Dental problems associated with aging call for a more diligent implementation of preventive, periodontal, and restorative dental care. It is especially true of seniors aged 65 years or older, who are physically or mentally incapacitated or economically disadvantaged.

Oral Health Risks Associated with Aging

As you become older, you become more vulnerable to the following oral health issues:

Dry Mouth (Xerostomia)

Saliva production decreases with age, and it can be aggravated by certain drugs. The decrease in saliva results in dry mouth (xerostomia).

Xerostomia may be accompanied by gum recession as gums become thinner. The combination of xerostomia and receding gums also leads to an increased risk of cavities. According to some experts, xerostomia can even make the esophagus lining more vulnerable to injury.

Tooth and Root Decay

Gum recession as a result of thinning gums may result in exposed tooth roots. Exposed root surfaces are soft. It makes the roots more susceptible to decay compared to other parts of the tooth.

Oral Health America points out that root decay can quickly reach the tooth’s nerve portion and result in an infection. In severe cases, the decay may cause the tooth to break off the root completely.

Gum Disease

The Academy of General Dentistry says that 25 percent of adults aged between 65 and 74 years suffer from severe gum disease. If left unchecked, it can progress to gingivitis and the more grievous periodontitis. It’s worth noting that older people who have diabetes are more vulnerable to gum disease.

Tips for Maintaining Dental Health as You Age

1. Take care of your gums

Bacterial plaque is continuously accumulating on your teeth and needs to be removed. Otherwise, it may lead to gum soreness, swelling, and bleeding. In severe cases, it can result in infections that damage the jawbone.

The best way to maintain good gum health is to brush twice daily with a soft-bristled toothbrush. You should also floss at least once a day.

2. Maintain clean dentures

If you wear partial or full dentures, be sure to clean them daily. Take the dentures out of your mouth for at least four hours every day, especially during the night.

3. Be wary of cancer

The risk of developing cancer of the mouth, tongue, lips, or throat increases with age. To minimize your risk for these cancers, you should quit smoking and limit your consumption of alcohol. Protect your lips with lip balm whenever you are outdoors.

4. Stay hydrated

Your mouth gets drier as you get older, which increases your risk of tooth decay and other oral health issues. Drinking plenty of water can help you combat this problem. You can also use artificial saliva or chew sugarless.

Sucking on sugarless candy can also help. If you suspect the drugs you’re using could be the cause of dry mouth, consider talking to your dentist about changing them.

It is also important to schedule regular dental visits for a check-up and professional cleaning. Implementing these tips will ensure good dental health, even into old age.

--------

• _ACTIONS TO TAKE_
1. From the article on aging and oral health, quote everything from "The risk of" down to "or chew sugarless.".
2. Sum up the article on aging and oral health in two sentences.

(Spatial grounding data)
--------

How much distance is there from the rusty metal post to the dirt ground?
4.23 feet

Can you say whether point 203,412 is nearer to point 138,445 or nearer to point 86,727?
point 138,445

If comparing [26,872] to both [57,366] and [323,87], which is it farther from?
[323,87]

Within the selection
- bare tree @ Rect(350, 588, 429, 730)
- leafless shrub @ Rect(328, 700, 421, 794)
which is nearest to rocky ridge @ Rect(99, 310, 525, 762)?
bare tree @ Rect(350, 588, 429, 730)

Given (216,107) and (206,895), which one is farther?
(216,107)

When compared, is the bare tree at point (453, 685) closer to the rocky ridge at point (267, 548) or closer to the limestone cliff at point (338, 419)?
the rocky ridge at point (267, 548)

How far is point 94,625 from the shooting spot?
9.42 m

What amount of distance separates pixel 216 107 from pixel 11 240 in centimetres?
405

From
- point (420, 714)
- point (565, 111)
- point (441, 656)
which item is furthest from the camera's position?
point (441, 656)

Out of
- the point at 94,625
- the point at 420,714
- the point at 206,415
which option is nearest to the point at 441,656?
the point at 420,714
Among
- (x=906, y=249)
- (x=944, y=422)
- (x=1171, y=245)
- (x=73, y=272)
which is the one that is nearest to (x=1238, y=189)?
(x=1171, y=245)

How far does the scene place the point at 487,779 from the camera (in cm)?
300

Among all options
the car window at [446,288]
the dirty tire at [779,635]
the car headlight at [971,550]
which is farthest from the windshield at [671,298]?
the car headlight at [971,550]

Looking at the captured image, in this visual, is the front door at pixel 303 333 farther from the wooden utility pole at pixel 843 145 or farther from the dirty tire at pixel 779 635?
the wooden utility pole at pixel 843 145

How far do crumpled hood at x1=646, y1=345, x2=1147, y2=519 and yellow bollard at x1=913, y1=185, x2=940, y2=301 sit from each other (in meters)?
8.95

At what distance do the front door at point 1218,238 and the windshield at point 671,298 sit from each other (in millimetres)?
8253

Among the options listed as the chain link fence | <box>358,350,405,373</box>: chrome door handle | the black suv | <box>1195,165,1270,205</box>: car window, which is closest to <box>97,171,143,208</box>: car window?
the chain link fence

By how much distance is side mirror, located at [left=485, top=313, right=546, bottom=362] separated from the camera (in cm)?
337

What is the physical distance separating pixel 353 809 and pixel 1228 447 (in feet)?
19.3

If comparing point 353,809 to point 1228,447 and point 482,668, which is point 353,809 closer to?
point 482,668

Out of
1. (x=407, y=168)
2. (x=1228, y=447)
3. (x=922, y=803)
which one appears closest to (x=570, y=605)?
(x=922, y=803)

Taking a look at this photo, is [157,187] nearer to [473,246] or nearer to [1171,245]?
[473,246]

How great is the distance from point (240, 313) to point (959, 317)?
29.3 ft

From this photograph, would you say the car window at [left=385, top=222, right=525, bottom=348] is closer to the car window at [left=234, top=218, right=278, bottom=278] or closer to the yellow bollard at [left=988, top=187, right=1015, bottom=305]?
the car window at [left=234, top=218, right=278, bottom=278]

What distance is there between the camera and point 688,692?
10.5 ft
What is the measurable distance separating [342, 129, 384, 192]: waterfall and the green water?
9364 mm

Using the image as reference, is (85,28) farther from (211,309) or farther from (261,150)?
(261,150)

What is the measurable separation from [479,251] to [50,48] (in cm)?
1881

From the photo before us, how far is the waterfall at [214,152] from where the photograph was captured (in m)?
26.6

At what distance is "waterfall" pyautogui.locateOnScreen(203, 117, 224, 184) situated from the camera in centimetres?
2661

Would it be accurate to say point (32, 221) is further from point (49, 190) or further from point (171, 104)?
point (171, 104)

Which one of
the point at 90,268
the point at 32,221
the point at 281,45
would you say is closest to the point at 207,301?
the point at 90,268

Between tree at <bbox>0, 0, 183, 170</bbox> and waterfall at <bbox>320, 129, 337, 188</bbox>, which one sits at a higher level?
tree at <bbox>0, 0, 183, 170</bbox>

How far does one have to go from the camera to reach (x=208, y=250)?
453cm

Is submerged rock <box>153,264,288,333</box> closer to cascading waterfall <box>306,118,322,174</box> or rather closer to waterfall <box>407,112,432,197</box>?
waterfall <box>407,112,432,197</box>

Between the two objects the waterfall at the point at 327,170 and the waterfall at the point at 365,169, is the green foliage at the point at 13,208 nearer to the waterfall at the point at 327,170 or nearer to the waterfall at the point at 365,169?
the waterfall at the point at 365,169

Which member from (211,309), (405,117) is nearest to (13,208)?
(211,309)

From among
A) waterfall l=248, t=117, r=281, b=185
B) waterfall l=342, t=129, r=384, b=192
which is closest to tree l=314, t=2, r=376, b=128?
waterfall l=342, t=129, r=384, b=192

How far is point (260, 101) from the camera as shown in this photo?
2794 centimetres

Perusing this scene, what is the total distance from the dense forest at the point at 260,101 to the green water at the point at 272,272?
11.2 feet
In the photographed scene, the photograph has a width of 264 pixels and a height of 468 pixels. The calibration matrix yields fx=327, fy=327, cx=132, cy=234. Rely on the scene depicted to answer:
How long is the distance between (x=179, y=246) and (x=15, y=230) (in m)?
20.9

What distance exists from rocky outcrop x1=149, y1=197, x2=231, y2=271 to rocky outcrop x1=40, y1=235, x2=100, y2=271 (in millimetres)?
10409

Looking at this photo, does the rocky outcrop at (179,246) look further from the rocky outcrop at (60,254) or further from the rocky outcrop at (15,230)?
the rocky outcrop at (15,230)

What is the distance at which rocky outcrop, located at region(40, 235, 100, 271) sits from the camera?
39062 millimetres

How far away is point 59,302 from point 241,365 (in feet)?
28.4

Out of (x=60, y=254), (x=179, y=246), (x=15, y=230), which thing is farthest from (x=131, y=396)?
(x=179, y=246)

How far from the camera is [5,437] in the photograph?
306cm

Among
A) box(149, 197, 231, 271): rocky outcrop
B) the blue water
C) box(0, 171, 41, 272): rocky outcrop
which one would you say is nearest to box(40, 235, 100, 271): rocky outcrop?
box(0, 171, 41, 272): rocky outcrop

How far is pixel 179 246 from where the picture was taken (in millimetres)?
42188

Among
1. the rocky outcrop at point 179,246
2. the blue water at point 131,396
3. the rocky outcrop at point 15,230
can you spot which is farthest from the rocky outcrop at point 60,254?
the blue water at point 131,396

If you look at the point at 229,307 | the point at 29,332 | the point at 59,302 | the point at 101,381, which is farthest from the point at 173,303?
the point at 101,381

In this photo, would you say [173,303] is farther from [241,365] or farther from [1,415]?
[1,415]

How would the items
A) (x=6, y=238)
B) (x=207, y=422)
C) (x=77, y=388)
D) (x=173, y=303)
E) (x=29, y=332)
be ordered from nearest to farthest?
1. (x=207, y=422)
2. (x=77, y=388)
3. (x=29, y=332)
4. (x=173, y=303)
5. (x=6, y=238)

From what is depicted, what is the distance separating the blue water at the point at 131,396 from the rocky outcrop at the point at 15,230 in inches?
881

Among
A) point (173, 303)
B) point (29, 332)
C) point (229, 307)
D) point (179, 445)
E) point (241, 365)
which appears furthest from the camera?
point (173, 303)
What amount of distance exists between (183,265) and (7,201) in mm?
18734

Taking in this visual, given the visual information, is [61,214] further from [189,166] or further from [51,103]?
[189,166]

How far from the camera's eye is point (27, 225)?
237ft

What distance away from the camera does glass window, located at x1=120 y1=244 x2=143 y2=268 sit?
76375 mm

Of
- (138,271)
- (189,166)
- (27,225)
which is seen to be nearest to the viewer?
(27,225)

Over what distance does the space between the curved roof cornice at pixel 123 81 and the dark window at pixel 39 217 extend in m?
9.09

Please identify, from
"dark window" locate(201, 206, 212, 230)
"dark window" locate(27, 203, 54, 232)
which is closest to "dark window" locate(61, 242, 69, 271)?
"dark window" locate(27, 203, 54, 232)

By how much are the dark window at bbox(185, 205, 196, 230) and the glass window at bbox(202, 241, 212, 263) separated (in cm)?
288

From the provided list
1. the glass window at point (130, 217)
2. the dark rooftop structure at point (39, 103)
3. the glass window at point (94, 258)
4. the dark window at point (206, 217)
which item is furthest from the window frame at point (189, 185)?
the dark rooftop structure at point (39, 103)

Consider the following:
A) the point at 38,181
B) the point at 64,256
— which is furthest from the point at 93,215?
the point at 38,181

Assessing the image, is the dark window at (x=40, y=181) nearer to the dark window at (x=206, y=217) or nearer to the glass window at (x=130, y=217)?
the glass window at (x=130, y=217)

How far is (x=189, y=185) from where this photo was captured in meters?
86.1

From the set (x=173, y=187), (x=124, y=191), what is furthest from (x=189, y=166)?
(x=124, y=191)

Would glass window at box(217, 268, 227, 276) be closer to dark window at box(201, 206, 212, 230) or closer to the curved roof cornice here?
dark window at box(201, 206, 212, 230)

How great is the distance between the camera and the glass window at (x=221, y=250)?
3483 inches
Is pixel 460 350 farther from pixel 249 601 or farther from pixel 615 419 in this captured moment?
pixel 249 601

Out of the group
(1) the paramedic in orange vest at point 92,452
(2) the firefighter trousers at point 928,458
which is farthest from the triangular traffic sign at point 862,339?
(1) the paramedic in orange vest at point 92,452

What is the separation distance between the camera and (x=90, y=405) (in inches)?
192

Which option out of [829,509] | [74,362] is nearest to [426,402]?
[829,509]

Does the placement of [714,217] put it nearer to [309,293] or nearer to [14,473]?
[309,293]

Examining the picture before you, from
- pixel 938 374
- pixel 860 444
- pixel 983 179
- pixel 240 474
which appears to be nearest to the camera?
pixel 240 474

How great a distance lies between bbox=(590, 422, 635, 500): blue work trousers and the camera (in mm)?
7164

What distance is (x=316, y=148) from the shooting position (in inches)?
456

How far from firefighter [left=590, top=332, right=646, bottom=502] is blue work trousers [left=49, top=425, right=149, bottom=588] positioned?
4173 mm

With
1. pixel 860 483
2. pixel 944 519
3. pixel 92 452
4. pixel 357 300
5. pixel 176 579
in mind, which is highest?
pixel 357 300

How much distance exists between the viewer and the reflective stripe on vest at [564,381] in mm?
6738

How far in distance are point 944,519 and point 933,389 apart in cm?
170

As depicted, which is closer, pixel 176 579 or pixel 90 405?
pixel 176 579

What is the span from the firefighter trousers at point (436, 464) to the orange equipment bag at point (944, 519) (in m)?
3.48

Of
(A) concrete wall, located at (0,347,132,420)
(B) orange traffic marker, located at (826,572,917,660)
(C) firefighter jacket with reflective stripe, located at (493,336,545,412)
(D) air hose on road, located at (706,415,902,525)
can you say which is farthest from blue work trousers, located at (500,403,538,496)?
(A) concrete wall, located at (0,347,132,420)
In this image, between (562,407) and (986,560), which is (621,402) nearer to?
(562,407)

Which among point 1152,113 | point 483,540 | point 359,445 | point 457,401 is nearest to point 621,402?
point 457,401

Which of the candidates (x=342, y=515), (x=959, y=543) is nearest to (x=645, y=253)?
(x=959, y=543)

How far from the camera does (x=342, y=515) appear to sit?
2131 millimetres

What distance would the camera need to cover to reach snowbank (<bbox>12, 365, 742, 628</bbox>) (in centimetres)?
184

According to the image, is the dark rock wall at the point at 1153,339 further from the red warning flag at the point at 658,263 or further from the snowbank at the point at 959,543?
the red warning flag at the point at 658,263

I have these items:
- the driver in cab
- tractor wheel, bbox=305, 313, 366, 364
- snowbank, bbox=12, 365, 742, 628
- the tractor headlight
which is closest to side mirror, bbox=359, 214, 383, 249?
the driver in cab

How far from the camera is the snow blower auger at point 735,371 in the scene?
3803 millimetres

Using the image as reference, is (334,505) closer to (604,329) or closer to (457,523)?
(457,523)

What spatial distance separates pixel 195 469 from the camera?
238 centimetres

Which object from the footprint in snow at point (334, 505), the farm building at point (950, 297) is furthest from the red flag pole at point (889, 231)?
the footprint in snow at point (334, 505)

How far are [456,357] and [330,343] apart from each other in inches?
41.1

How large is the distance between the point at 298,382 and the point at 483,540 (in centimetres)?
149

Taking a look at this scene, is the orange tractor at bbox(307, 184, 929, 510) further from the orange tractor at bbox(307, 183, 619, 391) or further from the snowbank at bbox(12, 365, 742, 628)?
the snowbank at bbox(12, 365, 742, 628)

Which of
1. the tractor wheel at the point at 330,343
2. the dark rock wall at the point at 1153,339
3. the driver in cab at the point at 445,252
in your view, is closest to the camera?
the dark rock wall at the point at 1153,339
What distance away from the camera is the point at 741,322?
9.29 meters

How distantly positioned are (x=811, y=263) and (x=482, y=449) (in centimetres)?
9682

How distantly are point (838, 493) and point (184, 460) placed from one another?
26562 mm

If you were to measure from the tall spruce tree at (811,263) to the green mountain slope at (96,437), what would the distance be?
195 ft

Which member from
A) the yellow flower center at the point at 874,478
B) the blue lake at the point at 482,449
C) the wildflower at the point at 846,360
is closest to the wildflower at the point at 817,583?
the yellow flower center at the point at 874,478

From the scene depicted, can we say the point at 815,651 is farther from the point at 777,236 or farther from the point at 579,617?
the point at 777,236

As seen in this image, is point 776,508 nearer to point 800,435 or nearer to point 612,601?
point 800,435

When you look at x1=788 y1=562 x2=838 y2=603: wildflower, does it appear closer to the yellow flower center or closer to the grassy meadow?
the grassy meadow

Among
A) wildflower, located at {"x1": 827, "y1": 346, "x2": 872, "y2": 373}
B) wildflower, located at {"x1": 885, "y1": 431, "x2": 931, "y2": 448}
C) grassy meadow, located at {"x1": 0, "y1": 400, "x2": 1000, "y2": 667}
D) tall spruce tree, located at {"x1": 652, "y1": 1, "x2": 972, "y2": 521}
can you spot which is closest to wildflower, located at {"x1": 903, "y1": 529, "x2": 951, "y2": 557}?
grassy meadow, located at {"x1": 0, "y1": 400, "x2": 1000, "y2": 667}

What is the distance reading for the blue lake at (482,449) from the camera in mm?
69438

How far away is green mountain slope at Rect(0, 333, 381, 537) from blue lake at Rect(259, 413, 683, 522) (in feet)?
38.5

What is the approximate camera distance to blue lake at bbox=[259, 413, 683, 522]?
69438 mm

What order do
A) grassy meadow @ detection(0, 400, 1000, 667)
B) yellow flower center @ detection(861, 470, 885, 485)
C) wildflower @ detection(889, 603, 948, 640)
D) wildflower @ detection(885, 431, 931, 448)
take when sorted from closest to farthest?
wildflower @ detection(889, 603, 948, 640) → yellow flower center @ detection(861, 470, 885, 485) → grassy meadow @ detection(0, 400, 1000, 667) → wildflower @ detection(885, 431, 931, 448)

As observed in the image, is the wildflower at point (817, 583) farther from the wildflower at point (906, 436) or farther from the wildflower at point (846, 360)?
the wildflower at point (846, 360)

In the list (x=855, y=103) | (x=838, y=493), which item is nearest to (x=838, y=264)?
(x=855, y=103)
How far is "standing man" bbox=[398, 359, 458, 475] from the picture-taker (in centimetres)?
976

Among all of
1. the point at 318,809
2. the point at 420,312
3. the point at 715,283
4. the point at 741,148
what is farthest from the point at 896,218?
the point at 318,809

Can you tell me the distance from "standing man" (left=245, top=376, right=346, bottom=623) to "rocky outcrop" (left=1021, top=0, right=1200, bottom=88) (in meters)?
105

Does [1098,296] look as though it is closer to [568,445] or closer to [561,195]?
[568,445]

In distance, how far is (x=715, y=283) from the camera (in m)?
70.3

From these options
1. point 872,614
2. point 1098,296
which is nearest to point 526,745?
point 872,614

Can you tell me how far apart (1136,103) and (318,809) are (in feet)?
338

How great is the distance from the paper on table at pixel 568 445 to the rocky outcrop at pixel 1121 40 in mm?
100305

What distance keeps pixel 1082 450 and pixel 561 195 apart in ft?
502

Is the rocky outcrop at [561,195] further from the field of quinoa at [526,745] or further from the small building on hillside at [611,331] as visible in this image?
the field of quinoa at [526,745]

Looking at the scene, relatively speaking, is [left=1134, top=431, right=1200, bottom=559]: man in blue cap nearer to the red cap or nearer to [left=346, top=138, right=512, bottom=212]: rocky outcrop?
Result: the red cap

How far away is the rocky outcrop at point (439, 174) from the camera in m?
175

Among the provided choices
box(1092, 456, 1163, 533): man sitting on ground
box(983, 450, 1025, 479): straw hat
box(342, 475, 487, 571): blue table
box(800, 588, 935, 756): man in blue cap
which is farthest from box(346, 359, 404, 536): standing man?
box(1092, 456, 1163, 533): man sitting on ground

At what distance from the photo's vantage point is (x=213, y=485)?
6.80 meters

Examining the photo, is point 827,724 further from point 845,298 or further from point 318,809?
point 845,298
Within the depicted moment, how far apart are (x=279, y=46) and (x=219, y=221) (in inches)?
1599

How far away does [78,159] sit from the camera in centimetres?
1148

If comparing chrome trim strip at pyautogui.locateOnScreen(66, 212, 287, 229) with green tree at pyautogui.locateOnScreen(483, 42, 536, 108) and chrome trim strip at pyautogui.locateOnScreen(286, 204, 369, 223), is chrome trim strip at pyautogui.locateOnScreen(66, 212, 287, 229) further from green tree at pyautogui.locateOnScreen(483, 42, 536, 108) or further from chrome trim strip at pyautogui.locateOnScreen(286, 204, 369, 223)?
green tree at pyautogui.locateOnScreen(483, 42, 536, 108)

--------

• _ANSWERS PROVIDED_
1.
The risk of developing cancer of the mouth, tongue, lips, or throat increases with age. To minimize your risk for these cancers, you should quit smoking and limit your consumption of alcohol. Protect your lips with lip balm whenever you are outdoors.

4. Stay hydrated

Your mouth gets drier as you get older, which increases your risk of tooth decay and other oral health issues. Drinking plenty of water can help you combat this problem. You can also use artificial saliva or chew sugarless.

2. Aging makes people more vulnerable to dry mouth, to decay of tooth roots exposed by thinning gums, and to gum disease, which is more common in older people who have diabetes. To keep their teeth healthy as they age, people should brush twice daily and floss once a day, clean dentures daily, quit smoking and limit alcohol to lower their cancer risk, drink plenty of water, and schedule regular dental visits.